SpaceDeck – Data Pipeline – Create New Pipeline

Data Pipelines allow a convenient, no-code method to pipe data from the System of Record to the GigaSpaces in-memory data grid.

A new data pipeline definition will include the definitions of the System of Record databases, tables and fields that will provide data to the pipeline. The definition also indicates the in-memory Space that will receive the pipeline data.

Additional information includes optional validation rules and automatic conversion of specified field definitions.

Display the Configuration screen

From the Data PipelineClosed A series of data processing steps, including extraction, transformation, and loading (ETL), that move data from its source to a destination system. Data pipelines are essential for integrating and managing data flows. main screen, click Create New + to begin defining your first pipeline.

 

 

Pipeline Configuration Screen

STATUS - Possible statuses are: Inactive, Running, Error and Warning.

 

 

 

The Pipeline Configuration screen appears as follows:

Basic Pipeline Information

You can fill in some or all of the pipeline configuration items (shown below) from a JSON-format configuration file by clicking the Load Configuration button.
The configuration file may contains some or all of the required details. After the configuration details are loaded from the configuration file, they can be edited if desired, before saving .

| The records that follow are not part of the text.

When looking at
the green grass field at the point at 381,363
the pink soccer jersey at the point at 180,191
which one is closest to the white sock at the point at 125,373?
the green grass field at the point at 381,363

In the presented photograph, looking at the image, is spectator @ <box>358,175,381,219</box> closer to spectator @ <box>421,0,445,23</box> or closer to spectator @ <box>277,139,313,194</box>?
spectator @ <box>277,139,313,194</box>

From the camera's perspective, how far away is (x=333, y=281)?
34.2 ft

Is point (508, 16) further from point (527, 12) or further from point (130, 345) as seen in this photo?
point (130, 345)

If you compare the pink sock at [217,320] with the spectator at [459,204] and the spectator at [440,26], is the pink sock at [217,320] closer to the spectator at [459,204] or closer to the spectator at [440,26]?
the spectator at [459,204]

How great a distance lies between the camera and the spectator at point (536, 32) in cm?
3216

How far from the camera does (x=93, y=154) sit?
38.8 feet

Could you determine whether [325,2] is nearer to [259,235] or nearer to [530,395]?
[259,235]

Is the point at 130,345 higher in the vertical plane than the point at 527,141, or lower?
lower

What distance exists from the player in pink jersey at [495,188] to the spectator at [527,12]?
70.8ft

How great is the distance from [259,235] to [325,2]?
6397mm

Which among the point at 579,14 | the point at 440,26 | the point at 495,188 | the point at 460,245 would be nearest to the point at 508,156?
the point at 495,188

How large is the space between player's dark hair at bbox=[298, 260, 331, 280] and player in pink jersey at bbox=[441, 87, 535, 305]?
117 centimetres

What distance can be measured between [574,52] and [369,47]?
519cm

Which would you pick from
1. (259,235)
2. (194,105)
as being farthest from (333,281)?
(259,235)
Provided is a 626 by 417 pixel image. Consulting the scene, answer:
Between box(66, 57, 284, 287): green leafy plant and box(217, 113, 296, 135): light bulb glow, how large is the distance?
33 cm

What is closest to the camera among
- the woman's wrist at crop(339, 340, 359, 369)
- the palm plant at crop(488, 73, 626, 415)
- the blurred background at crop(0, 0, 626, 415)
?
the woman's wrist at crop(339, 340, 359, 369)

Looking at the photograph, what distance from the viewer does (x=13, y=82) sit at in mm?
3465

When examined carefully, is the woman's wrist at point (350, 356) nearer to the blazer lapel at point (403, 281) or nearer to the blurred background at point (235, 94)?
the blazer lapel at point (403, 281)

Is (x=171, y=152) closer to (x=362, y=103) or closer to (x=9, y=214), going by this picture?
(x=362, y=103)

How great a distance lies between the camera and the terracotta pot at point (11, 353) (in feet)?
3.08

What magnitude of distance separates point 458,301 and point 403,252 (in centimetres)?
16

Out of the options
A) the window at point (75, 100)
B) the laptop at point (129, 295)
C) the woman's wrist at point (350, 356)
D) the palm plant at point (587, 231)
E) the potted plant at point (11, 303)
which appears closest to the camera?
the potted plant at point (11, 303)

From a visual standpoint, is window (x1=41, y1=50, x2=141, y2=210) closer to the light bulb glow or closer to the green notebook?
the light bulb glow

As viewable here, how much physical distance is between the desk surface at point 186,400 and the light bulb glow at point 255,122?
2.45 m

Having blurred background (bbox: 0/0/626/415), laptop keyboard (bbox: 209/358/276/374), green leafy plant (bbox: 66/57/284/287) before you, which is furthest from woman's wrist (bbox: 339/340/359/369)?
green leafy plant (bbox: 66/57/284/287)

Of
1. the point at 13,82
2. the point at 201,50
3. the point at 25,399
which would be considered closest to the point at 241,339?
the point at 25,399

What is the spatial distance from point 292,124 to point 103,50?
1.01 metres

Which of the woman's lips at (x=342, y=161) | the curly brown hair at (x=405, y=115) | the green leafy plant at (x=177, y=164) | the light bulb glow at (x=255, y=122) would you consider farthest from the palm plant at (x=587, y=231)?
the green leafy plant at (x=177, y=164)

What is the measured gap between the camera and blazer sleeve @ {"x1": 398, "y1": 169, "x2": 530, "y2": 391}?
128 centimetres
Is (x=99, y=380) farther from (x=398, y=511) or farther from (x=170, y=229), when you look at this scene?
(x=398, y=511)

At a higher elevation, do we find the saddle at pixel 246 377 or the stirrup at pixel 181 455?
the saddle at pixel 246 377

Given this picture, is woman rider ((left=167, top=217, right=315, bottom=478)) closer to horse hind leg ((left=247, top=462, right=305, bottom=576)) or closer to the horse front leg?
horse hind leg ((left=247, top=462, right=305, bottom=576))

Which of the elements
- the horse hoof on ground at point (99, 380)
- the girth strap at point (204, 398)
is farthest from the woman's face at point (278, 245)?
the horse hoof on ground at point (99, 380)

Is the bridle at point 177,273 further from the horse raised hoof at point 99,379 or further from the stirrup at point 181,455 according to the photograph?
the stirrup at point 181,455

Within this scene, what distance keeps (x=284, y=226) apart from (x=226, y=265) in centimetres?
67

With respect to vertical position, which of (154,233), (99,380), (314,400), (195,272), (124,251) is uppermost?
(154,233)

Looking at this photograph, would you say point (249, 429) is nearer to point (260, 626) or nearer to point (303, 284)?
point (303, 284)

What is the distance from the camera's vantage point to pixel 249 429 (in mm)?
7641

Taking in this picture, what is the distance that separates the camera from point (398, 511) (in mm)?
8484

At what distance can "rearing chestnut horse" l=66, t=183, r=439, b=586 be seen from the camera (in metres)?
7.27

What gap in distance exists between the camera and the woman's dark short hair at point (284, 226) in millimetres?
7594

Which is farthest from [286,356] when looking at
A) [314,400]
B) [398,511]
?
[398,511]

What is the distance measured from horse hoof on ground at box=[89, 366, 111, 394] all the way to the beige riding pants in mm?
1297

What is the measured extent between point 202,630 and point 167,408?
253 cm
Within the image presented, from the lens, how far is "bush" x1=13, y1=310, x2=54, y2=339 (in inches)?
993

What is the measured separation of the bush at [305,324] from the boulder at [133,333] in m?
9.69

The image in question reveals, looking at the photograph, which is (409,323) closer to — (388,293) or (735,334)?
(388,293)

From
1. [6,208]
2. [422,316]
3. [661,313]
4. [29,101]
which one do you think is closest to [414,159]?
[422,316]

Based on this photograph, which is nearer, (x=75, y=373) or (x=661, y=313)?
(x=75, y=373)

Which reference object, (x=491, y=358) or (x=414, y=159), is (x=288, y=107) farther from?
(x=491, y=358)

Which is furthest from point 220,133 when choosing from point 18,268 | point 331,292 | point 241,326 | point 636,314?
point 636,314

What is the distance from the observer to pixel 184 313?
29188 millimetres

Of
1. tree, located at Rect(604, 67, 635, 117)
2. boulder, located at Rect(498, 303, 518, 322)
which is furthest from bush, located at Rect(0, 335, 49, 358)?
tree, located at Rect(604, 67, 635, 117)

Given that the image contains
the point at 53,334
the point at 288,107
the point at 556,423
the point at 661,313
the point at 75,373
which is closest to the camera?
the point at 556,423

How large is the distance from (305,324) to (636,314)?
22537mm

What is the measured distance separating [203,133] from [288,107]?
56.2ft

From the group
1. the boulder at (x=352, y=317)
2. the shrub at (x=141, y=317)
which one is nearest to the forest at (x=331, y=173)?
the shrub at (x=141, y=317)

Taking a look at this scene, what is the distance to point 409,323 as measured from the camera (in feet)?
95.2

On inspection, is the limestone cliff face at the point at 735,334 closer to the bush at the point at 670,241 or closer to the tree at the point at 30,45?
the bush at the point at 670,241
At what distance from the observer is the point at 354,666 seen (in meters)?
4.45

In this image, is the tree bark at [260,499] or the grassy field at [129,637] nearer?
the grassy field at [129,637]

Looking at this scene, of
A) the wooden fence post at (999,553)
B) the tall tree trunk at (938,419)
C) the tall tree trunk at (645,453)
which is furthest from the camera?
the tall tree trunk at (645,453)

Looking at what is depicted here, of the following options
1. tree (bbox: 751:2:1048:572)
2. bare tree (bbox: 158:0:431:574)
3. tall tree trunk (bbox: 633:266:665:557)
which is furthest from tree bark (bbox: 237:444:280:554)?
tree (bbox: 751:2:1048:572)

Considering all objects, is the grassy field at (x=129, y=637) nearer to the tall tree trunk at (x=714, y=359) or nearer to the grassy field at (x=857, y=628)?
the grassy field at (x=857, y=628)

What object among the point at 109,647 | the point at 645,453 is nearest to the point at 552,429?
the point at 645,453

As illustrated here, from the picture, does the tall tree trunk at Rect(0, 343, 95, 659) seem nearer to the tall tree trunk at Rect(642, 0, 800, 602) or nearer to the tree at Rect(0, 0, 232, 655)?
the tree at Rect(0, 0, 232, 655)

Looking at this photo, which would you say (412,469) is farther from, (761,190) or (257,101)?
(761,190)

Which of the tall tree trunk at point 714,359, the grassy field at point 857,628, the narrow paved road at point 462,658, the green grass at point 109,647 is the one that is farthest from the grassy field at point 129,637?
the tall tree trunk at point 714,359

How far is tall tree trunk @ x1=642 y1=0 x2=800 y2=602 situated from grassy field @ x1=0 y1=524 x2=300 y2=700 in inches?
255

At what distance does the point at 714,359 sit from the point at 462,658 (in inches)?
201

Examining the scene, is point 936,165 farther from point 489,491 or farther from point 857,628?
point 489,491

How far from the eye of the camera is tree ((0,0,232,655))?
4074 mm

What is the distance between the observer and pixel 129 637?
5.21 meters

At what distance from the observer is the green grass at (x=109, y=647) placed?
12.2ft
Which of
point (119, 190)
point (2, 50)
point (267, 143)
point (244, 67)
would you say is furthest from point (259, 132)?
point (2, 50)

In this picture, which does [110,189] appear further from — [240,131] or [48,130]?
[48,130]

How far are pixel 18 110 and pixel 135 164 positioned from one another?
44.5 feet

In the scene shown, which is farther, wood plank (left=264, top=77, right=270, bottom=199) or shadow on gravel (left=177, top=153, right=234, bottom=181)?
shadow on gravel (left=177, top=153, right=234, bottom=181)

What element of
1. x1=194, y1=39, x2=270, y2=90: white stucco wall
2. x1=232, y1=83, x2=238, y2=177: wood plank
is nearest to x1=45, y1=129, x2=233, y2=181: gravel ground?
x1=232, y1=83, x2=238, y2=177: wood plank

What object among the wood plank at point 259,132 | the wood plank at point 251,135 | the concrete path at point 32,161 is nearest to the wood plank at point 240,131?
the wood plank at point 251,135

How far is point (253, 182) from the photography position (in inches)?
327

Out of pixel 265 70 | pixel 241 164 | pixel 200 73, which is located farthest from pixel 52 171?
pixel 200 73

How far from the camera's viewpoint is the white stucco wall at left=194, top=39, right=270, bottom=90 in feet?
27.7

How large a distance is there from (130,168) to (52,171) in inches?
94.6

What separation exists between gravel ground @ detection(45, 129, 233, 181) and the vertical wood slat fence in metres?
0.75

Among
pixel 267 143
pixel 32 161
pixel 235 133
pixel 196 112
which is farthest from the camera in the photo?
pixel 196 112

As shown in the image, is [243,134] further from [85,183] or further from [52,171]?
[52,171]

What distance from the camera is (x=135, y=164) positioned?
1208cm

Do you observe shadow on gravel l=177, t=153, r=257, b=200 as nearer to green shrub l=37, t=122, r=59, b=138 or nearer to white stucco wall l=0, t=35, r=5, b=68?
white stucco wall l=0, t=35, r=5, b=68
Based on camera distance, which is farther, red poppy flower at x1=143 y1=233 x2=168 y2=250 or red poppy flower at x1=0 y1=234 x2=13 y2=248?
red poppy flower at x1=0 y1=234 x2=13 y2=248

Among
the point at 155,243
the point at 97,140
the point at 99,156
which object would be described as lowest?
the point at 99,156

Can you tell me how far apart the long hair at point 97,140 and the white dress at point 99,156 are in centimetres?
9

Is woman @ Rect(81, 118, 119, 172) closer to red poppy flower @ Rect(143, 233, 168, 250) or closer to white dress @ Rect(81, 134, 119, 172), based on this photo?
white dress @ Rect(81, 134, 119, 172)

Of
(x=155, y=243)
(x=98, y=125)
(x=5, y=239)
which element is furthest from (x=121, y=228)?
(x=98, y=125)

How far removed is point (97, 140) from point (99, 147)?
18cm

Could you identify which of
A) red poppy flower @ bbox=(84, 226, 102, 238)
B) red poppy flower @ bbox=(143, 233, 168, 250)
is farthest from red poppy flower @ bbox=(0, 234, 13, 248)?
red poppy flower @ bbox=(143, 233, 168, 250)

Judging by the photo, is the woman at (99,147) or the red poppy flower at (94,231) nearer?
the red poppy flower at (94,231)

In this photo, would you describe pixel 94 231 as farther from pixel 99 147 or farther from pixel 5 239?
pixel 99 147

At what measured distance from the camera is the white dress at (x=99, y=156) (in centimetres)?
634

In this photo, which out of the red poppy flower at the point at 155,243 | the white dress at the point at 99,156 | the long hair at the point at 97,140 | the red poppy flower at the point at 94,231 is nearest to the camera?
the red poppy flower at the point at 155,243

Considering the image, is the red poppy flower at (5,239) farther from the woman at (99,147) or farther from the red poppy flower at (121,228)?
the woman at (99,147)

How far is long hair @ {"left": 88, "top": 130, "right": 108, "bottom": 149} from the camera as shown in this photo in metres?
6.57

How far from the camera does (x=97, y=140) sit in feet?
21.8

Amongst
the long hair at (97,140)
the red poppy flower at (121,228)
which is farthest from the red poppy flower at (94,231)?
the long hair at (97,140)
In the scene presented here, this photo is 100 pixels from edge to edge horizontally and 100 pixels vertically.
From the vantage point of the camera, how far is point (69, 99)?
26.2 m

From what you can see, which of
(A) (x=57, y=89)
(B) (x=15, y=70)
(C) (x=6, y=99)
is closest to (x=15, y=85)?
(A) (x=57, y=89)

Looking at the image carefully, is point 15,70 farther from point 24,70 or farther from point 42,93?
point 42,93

Click Create Pipeline to create the new data pipeline.

Select Tables for the Pipeline

Once the pipeline has been created, click Add / Remove tables to select which tables to include in the pipeline.

 

 

A list of available tables will be presented.  Select the table to be added, and click Add to add the selected tables to the pipeline.

Once Add is clicked, it will take a few seconds to update.

Edit the Tables

Editing the table can only be performed during the initial setup and configuration process. The pipeline has to be deleted and configured from new in order to perform this action again.

From the Included Tables area of the screen, click Edit

1: Return to Data Pipelines screen

2: Go to previous Space Type entry

3. Go to next Space Type entry

4. Add Indexes

It is possible to change the name of the Space Type to be different to that of the table name.

Indexes, Space ID and Routing ID

The Indexes area contains the following fields and options:

  • Index Name – Supply an index name

  • Properties – Select the columns to be part of this index

 

The Space ID area contains the following fields and options:

  • Position – In the case of a compound key (multiple keys in the same key), the position of every field in a key needs to be identified (first column, second column, etc.). For a single column, it should always be 1 (default).

  • Primary Key - Serves as a unique identifier in a table (space type)

 

The RoutingClosed The mechanism that is in charge of routing the objects into and out of the corresponding partitions. The routing is based on a designated attribute inside the objects that are written to the Space, called the Routing Index. ID area contains the following fields and options:

  • Routing ID – Select a column in order to change the routing key.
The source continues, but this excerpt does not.